[WHAT THIS TASK INVOLVES]: You are asked to repeat the listing word for word and to leave out its pictures.

[SUPPLIED DATA]:
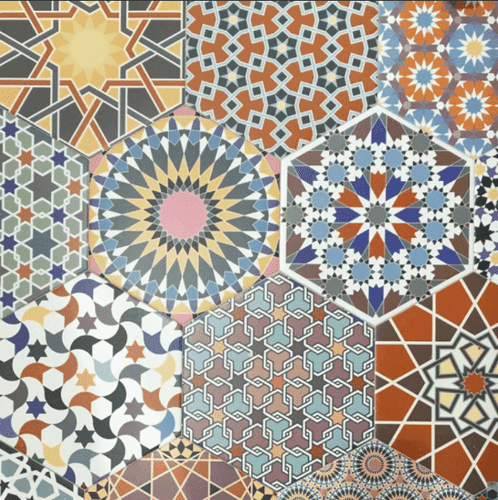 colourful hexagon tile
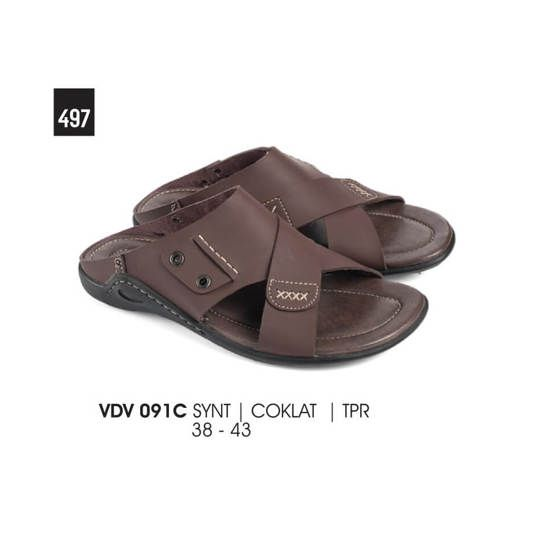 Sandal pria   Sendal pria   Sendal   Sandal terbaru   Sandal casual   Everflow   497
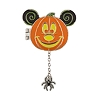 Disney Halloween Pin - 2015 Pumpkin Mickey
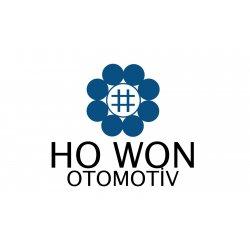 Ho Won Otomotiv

[SOLUTION]:
 colourful hexagon tile
 Sandal pria   Sendal pria   Sendal   Sandal terbaru   Sandal casual   Everflow   497
 Disney Halloween Pin - 2015 Pumpkin Mickey
 Ho Won Otomotiv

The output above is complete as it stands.